Document segment —

The member states’ verdict will now be discussed under the EU’s trilogue procedure.

The Council noted packaging and packaging waste management generate a yearly turnover of €370bn ($404.8bn) in the EU and so have a role to play in “transforming Europe into a clean, sustainable, circular economy, in line with the European Green Deal”.

It added: “Even though recycling rates have increased in the EU, the amount of waste generated from packaging is growing faster than recycling. Over the last decade, the amount of packaging waste has increased by nearly 25% and is expected to increase by another 19% until 2030 if no action is taken. For plastic packaging waste, the expected increase is 46% by 2030.”

Each country in the EU generated 190 kilograms of packaging waste in 2021, the Council said, and that is expected to grow by almost 20% by 2030.

The new rules will also require that tea bags and sticky labels on fruit and vegetables are compostable. Member states will have the option to apply the requirement to other packaging formats such as coffee pods and “lightweight” carrier bags.

Measures are also proposed to address chemicals in packaging that restrict reuse or recycling, with the Commission to work with the European Chemicals Agency to prepare a report by 2026.

In terms of reuse and refill targets, different rules will apply to different product categories such as take-away packages for food and beverages, alcoholic and non-alcoholic drinks, but excluding wine. Cardboard will be exempted.

The Commission and the European Parliament will now “start negotiating on the final shape of the legislation under the Belgian presidency”.

Written problem 1 — Copy the records verbatim, starting at the line that contains "From where the camera stands, how" and continuing through the last line of the records.

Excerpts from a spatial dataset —

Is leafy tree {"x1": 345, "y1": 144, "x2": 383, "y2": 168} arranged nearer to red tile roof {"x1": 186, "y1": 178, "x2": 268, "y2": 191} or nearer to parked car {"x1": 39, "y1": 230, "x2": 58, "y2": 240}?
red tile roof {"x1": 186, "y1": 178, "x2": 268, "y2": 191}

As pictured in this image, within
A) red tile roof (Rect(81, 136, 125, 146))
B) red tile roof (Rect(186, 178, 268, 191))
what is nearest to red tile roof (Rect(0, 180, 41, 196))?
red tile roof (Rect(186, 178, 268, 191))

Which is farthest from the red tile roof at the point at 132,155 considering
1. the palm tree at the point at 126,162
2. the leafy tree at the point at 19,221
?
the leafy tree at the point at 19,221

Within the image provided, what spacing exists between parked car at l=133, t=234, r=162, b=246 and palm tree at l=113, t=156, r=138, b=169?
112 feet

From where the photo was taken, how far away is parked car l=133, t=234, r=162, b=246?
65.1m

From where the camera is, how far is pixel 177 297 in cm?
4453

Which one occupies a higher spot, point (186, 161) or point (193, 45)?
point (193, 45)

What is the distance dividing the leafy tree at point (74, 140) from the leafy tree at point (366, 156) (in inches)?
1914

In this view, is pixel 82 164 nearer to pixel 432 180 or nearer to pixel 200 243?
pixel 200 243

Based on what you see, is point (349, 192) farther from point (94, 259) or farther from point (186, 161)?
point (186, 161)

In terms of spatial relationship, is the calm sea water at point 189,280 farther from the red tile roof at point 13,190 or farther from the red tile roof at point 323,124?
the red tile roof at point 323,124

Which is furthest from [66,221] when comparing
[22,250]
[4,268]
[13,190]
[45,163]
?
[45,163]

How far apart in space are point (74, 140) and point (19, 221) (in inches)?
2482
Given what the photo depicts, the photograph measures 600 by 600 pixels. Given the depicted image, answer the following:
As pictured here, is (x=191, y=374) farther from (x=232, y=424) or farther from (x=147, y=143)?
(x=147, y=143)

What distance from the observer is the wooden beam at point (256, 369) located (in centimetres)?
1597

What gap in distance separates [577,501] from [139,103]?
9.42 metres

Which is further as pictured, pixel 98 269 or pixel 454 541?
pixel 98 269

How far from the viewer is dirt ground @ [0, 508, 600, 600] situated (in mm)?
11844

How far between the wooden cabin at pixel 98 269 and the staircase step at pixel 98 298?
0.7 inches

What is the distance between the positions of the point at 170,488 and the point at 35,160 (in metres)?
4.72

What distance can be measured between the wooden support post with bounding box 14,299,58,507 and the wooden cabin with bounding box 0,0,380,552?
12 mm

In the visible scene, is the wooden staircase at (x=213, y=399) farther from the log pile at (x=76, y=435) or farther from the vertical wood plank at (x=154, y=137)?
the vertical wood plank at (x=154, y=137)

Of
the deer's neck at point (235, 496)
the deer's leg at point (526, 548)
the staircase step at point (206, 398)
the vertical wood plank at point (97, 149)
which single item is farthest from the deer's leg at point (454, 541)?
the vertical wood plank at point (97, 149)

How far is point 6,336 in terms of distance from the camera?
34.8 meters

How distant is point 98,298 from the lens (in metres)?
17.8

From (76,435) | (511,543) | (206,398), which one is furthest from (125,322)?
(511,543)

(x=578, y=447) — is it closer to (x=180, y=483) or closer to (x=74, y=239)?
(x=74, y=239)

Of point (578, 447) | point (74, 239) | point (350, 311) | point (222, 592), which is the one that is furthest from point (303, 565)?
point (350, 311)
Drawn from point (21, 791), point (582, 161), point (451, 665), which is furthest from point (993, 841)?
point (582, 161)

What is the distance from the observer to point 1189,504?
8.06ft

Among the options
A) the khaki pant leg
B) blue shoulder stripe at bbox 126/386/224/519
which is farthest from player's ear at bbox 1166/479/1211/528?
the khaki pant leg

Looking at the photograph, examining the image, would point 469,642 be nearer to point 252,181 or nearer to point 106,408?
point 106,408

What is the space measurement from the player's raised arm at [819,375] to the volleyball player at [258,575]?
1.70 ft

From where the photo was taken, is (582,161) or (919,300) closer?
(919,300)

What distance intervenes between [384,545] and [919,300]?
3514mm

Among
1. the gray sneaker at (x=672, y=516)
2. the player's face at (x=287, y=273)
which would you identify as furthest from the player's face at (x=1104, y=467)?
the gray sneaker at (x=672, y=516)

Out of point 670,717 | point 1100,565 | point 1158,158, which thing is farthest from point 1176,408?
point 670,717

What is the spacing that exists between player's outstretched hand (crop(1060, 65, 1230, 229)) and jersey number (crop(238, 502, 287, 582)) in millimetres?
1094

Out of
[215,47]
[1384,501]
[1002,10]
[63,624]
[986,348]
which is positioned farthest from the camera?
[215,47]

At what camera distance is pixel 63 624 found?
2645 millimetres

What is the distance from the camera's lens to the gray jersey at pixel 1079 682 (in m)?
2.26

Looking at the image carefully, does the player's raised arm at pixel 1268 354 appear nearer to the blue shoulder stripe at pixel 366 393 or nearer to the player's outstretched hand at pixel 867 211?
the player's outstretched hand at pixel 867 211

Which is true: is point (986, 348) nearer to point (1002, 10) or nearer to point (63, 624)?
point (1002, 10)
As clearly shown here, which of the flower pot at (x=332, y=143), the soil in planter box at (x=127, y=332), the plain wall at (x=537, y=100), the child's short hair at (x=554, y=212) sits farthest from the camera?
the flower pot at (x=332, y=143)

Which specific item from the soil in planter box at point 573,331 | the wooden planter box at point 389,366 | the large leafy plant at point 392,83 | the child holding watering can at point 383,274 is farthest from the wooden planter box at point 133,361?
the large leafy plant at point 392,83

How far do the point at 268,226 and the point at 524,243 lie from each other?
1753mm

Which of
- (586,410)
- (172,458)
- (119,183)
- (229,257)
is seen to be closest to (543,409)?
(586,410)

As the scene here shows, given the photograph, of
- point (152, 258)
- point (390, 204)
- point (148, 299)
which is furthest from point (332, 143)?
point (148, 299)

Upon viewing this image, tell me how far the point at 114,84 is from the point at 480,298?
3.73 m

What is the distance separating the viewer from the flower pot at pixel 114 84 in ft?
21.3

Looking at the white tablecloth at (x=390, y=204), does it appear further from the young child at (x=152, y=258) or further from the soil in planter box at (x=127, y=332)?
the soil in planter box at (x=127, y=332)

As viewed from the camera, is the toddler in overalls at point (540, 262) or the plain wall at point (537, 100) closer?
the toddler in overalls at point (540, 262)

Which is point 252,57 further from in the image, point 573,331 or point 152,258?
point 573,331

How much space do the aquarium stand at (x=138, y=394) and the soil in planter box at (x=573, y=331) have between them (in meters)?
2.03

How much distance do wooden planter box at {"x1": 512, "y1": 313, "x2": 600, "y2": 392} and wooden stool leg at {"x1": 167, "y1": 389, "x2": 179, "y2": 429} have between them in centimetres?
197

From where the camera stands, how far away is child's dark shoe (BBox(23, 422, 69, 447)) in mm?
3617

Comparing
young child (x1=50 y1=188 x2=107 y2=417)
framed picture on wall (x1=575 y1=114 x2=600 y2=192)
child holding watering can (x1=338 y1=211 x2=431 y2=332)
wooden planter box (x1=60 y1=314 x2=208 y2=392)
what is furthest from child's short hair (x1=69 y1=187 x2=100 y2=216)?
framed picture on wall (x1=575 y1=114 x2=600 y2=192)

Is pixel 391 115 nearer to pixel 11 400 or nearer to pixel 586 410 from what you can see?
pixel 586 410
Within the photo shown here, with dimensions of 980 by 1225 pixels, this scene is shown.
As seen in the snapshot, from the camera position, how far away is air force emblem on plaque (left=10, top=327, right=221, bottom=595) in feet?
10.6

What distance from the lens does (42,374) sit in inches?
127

Written problem 2 — List every percentage figure that appears in the text on EU packaging waste.

Finished answer 1 —
From where the camera stands, how far away is child's dark shoe (BBox(23, 422, 69, 447)) in mm?
3617

Comparing
young child (x1=50 y1=188 x2=107 y2=417)
framed picture on wall (x1=575 y1=114 x2=600 y2=192)
child holding watering can (x1=338 y1=211 x2=431 y2=332)
wooden planter box (x1=60 y1=314 x2=208 y2=392)
what is furthest from child's short hair (x1=69 y1=187 x2=100 y2=216)?
framed picture on wall (x1=575 y1=114 x2=600 y2=192)

Is pixel 391 115 nearer to pixel 11 400 or nearer to pixel 586 410 from what you can see?
pixel 586 410
Within the photo shown here, with dimensions of 980 by 1225 pixels, this scene is shown.
As seen in the snapshot, from the camera position, how far away is air force emblem on plaque (left=10, top=327, right=221, bottom=595) in feet?
10.6

What distance from the lens does (42,374) sit in inches?
127

Finished answer 2 —
nearly 25%
19%
46%
almost 20%